TCP 流控制问题是这样的,因为您正在发布异步写入并且这些都使用资源直到它们完成(参见 此处).在写入挂起期间,需要注意各种资源使用问题,其中数据缓冲区的使用是最不重要的;您还将用完一些非分页池,它是一种有限资源(尽管在 Vista 和以后的操作系统中有更多可用资源),您还将在写入期间将页面锁定在内存中,并且有操作系统可以锁定的页面总数的限制.请注意,非分页池使用和页面锁定问题在任何地方都没有得到很好的记录,但是一旦遇到 ENOBUFS,您就会开始看到写入失败.

The TCP flow control issue is such that since you are posting asynchronous writes and these each use resources until they complete (see here). During the time that the write is pending there are various resource usage issues to be aware of and the use of your data buffer is the least important of them; you'll also use up some non-paged pool which is a finite resource (though there is much more available in Vista and later than previous operating systems), you'll also be locking pages in memory for the duration of the write and there's a limit to the total number of pages that the OS can lock.
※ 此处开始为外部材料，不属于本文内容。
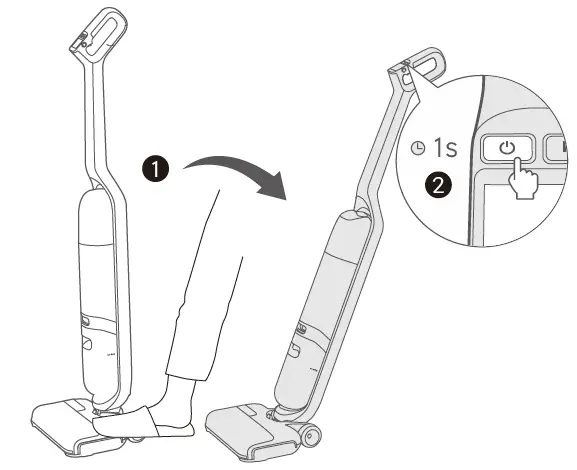 1

1s

2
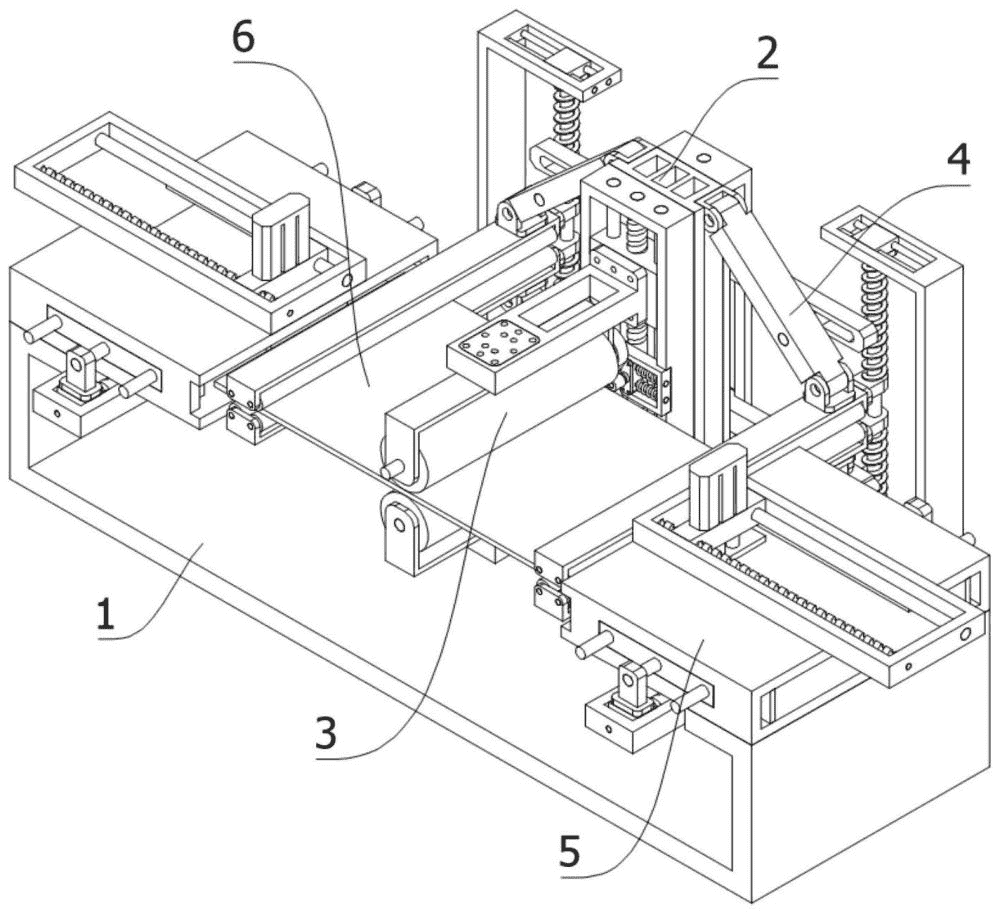 6
2
4
1
3
5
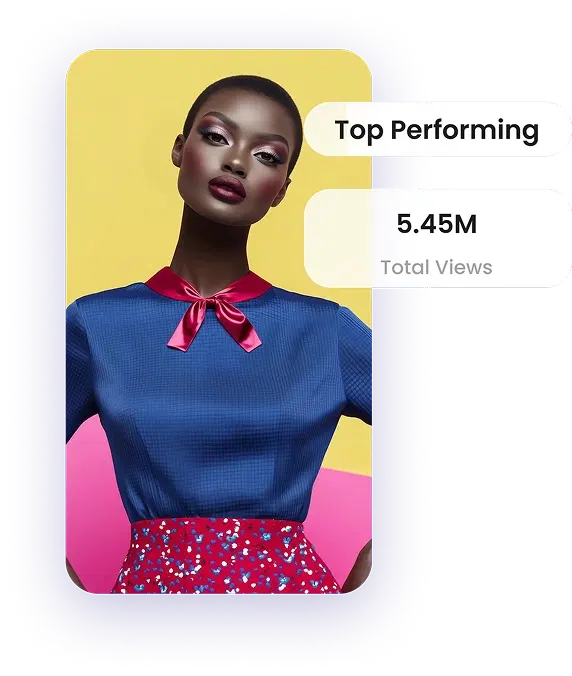 Top Performing

5.45M

Total Views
Note that both the non-paged pool usage and page locking issues aren't something that's documented very well anywhere, but you'll start seeing writes fail with ENOBUFS once you hit them.

由于这些问题,不可控数量的待处理写入是不明智的.如果您正在发送大量数据并且您没有应用程序级别的流量控制,那么您需要注意,如果您发送数据的速度比连接另一端的处理速度快,或者比链接速度快,那么您将开始使用大量上述资源,因为由于 TCP 流量控制和窗口问题,您的写入需要更长的时间才能完成.阻塞套接字代码不会遇到这些问题,因为当 TCP 堆栈由于流量控制问题而无法再写入时,写调用只会阻塞;异步写入写入完成,然后挂起.使用阻塞代码,阻塞会为你处理流量控制;使用异步写入,您可以继续循环,越来越多的数据都在等待 TCP 堆栈发送...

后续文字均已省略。